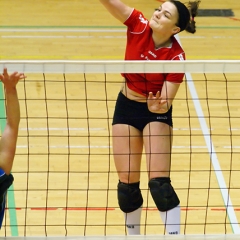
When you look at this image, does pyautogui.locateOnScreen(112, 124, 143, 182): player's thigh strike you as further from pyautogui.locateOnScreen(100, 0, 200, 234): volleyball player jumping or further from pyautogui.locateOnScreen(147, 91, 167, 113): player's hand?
pyautogui.locateOnScreen(147, 91, 167, 113): player's hand

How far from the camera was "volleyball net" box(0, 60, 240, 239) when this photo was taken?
607 centimetres

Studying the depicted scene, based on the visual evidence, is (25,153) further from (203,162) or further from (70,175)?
(203,162)

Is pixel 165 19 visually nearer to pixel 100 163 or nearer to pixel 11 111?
pixel 11 111

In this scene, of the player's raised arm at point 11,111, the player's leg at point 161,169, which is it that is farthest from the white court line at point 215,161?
the player's raised arm at point 11,111

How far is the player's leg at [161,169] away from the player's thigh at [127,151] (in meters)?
0.09

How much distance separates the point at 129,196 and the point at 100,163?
2.18 meters

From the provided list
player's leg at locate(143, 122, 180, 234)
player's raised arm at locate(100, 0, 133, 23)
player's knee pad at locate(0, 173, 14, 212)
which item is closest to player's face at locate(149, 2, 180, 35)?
player's raised arm at locate(100, 0, 133, 23)

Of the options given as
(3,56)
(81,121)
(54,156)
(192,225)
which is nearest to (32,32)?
(3,56)

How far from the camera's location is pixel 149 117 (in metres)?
5.04

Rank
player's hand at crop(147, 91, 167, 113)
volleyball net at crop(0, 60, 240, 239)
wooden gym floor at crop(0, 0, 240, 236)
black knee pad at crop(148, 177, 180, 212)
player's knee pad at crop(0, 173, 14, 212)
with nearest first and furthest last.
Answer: player's knee pad at crop(0, 173, 14, 212) → player's hand at crop(147, 91, 167, 113) → black knee pad at crop(148, 177, 180, 212) → volleyball net at crop(0, 60, 240, 239) → wooden gym floor at crop(0, 0, 240, 236)

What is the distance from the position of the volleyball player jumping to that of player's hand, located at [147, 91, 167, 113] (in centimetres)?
5

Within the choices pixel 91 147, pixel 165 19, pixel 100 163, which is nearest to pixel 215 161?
pixel 100 163

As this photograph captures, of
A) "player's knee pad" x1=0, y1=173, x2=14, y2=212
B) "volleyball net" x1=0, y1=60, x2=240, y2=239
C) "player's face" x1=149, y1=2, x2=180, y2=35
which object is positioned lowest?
"volleyball net" x1=0, y1=60, x2=240, y2=239

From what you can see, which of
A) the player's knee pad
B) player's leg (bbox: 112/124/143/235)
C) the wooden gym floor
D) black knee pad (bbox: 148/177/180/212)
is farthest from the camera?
the wooden gym floor
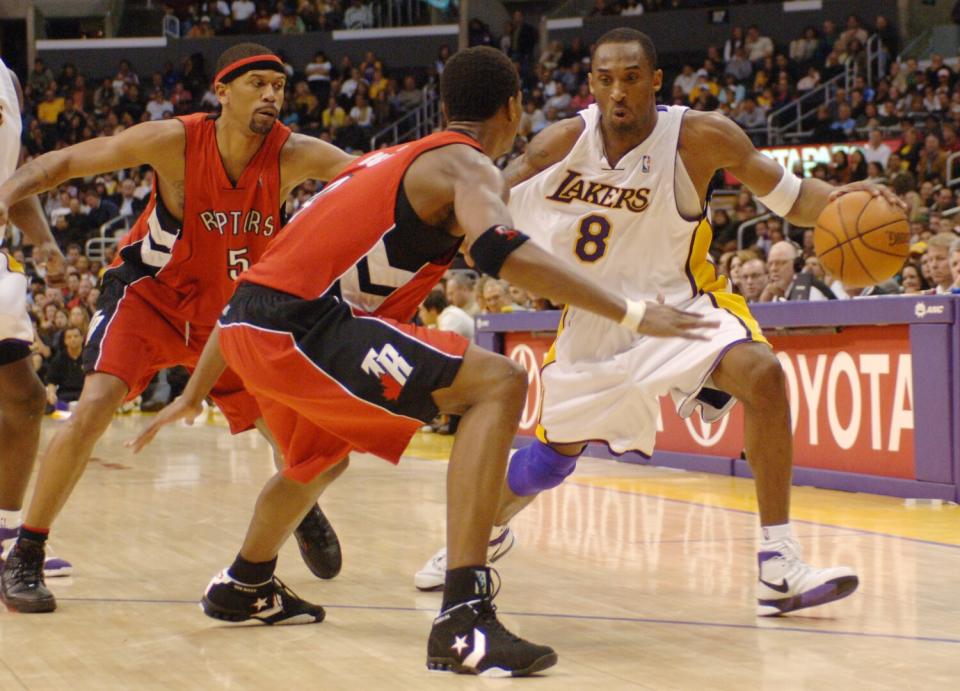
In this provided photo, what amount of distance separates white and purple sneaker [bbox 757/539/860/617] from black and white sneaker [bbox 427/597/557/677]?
1.03 metres

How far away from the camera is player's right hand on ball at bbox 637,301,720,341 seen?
3.11 meters

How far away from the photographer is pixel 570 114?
21.7 m

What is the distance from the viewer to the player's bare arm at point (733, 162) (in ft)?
14.7

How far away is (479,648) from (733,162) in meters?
2.09

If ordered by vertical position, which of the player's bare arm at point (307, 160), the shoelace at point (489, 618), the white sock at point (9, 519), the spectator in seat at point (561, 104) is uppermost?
the spectator in seat at point (561, 104)

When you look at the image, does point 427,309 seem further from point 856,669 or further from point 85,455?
point 856,669

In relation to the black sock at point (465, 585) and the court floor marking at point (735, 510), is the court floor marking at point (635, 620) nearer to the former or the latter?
the black sock at point (465, 585)

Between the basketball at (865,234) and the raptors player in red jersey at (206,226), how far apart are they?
5.74 ft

◆ ◆ ◆ ◆ ◆

* **Short problem**
Please convert the material, starting with the line containing "When you look at the" and going on through the end of the material, into a two-column CSV with the header input,output. Give one row per entry, with the entry's text in input and its answer in output, each in a quoted field with line breaks replaced by spaces.

* **The answer**
input,output
"When you look at the image, does point 427,309 seem further from point 856,669 or further from point 85,455?","point 856,669"
"In relation to the black sock at point (465, 585) and the court floor marking at point (735, 510), is the court floor marking at point (635, 620) nearer to the former or the latter?","the black sock at point (465, 585)"
"Between the basketball at (865,234) and the raptors player in red jersey at (206,226), how far apart are they?","5.74 ft"